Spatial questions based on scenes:
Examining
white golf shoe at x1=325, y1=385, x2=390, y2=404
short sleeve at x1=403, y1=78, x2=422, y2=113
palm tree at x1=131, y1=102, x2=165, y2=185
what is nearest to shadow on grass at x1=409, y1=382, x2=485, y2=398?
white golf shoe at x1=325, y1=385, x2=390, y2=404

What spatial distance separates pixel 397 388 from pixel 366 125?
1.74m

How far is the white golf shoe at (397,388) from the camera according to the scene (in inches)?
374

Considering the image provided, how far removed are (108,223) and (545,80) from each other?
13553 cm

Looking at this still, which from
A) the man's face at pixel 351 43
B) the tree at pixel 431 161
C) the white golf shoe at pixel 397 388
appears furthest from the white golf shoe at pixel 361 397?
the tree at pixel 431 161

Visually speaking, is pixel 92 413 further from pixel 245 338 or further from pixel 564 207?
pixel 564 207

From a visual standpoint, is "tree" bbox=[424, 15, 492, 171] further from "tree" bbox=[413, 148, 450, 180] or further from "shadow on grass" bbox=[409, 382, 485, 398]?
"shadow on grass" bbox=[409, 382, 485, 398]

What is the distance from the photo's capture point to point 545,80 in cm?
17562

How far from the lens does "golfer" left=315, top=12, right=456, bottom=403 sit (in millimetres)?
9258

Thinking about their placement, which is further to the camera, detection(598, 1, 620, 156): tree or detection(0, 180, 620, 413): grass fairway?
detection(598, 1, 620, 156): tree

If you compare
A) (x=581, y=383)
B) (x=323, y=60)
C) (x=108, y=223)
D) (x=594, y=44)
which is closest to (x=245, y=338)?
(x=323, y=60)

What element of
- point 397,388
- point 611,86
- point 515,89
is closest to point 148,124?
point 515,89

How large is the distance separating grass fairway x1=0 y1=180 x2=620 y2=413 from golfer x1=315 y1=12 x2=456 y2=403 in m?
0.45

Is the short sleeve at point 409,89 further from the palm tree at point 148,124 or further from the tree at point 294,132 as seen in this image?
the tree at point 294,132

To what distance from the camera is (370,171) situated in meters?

**WHAT IS EXPECTED:** Copy word for word everything from the line containing "Is the short" down to the end of the data above.

**WRITTEN ANSWER:**
Is the short sleeve at point 409,89 further from the palm tree at point 148,124 or further from the tree at point 294,132 as seen in this image?
the tree at point 294,132

To what distance from the camera is (370,171) situated in meters?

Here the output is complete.